Multi-Objective Symbolic Regression with NSGA-II

Classical symbolic regression trades off fit quality against expression complexity via a bloat_penalty coefficient — a scalar compromise. NSGA-II computes the full Pareto front in one run, letting you inspect the accuracy-vs-parsimony tradeoff directly.

The data and operators

using Arborist
using DynamicExpressions: OperatorEnum
using Printf

xs = Float32.(range(-2, 2, length=30))
X  = reshape(xs, 1, :)
y  = xs .^ 2 .+ xs

operators = OperatorEnum(;
    binary_operators = [+, -, *, /],
    unary_operators  = [sin, cos, abs],
)

Wrap the evaluator for two objectives

ParsimonyEvaluator wraps any single-objective AbstractEvaluator into a two-objective (fitness, complexity) problem. complexity(g) counts nodes in the expression tree.

inner     = TreeFitnessEvaluator(X, y, operators)
evaluator = ParsimonyEvaluator(inner)

println("Objectives: ", objective_names(evaluator))
# Output: ["fitness", "complexity"]

Configure NSGA-II

problem   = GPProblem(evaluator, TreeGenome{Float32}; seed=42)
algorithm = NSGAII(
    pop_size       = 200,   # must be even and ≥ 4
    generations    = 100,
    mutation_rate  = 0.3,
    crossover_rate = 0.3,
    parallel       = false,
)

result = solve(problem, algorithm; verbose=true)

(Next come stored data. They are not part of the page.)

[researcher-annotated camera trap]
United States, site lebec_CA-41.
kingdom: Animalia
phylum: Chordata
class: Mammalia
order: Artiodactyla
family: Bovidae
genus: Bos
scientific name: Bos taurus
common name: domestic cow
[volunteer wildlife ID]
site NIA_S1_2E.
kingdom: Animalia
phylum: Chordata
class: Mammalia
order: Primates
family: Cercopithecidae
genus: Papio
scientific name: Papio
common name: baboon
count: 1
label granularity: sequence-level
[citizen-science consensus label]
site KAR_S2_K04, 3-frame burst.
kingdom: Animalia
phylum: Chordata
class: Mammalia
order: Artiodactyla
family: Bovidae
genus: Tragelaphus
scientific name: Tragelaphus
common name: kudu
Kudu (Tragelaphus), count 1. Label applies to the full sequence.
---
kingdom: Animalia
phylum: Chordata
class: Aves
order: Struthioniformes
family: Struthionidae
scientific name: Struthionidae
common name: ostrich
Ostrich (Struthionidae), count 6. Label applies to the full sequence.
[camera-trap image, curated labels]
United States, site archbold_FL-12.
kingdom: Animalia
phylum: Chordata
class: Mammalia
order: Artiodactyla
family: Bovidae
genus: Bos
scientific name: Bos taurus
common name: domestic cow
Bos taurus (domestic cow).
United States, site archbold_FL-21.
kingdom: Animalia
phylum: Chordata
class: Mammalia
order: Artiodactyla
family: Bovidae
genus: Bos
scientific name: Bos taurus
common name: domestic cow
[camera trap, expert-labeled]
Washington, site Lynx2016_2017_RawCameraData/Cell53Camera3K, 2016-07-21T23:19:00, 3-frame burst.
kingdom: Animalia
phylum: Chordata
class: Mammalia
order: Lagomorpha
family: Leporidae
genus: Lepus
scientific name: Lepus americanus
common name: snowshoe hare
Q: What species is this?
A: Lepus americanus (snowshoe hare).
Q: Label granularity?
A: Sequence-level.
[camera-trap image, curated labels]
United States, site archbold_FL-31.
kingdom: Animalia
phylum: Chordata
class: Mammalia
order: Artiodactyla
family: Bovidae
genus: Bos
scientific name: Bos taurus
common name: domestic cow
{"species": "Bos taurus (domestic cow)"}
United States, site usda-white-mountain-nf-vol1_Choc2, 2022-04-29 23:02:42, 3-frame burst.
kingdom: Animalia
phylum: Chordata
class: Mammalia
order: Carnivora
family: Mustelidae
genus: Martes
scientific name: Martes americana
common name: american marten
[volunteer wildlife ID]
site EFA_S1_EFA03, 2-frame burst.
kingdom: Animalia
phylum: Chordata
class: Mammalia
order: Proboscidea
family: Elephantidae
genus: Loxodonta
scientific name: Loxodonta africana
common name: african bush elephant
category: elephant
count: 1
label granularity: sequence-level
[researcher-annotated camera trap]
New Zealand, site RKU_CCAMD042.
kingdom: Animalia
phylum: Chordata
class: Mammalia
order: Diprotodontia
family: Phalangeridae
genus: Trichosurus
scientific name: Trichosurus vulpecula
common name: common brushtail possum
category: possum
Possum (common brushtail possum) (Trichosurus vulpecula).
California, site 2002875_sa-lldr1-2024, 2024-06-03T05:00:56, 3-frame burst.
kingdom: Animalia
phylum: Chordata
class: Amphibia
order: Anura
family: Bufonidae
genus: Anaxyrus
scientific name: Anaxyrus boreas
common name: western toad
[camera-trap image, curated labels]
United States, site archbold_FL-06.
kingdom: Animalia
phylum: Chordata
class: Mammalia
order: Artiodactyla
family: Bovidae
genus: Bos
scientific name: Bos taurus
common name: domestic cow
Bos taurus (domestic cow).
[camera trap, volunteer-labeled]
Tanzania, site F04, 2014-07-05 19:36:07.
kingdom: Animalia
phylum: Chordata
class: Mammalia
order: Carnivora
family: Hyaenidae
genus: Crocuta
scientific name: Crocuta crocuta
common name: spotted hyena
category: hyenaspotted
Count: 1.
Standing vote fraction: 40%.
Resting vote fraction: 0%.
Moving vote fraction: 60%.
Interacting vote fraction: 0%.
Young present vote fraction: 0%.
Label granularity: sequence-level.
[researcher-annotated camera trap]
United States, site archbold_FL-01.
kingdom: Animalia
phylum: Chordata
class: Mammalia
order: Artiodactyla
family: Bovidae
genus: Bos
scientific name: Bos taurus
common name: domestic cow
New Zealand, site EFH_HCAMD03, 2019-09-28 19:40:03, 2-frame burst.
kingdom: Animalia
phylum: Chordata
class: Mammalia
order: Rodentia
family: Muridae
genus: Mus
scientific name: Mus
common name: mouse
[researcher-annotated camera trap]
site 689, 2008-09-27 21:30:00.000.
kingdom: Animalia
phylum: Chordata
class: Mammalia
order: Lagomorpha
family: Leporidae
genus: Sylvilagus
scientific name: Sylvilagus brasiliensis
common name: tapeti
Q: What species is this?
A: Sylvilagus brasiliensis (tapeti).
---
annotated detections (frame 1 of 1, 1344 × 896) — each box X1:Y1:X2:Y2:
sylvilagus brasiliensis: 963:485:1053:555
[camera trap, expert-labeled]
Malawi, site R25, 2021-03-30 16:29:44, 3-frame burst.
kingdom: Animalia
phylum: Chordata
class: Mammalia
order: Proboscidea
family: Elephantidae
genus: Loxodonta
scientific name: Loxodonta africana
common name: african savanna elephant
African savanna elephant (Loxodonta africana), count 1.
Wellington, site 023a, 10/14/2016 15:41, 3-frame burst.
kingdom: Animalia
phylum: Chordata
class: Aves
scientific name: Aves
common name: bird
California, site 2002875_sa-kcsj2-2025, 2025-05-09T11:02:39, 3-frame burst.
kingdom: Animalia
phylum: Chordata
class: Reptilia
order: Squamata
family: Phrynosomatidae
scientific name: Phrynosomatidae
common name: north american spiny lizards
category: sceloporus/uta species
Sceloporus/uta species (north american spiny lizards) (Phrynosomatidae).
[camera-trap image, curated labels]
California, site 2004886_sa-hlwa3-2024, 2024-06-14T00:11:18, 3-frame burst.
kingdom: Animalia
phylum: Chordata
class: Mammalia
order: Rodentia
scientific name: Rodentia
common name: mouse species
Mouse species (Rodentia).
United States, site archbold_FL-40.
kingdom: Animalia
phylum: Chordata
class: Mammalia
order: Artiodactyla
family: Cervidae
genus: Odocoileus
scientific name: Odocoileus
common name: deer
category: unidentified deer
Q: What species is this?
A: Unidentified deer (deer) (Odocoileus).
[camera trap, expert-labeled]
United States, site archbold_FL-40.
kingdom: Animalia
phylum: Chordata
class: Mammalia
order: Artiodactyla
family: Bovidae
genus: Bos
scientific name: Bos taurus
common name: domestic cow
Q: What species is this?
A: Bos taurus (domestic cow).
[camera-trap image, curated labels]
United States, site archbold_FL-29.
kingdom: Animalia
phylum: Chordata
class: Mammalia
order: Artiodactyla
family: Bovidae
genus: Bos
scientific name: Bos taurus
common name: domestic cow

NSGA-II uses non-dominated sorting + crowding distance with (μ+λ) survivor selection. Selection pressure emerges from the sorting — no tournament / lexicase here — so NSGAII does not expose elitism or selection kwargs.

Read the Pareto front

# Deduplicate by (MSE rounded to 6 digits, complexity)
seen = Set{Tuple{Float64, Float64}}()
unique_indices = Int[]
for (i, fit) in enumerate(result.pareto_fitnesses)
    key = (round(fit[1], digits=6), fit[2])
    if key ∉ seen
        push!(seen, key)
        push!(unique_indices, i)
    end
end

println(lpad("MSE", 12), "  ", lpad("Nodes", 6), "  ", "Expression")
println("-" ^ 60)
for i in unique_indices
    fit = result.pareto_fitnesses[i]
    expr = serialize(result.pareto_front[i])
    mse_str = fit[1] < 0.001 ?
        @sprintf("%.2e", fit[1]) :
        @sprintf("%.6f", fit[1])
    println(lpad(mse_str, 12), "  ", lpad(Int(fit[2]), 6), "  ", expr)
end

A typical run produces a Pareto front with solutions ranging from (MSE large, complexity 1) at one extreme to (MSE tiny, complexity 15+) at the other. Somewhere around complexity 5 is the "right" answer (x^2 + x, or equivalently x*x + x).

Hypervolume and wall time

println("Wall time:          ", round(result.wall_time, digits=2), " s")
println("Final hypervolume:  ", round(result.hypervolume_history[end], digits=4))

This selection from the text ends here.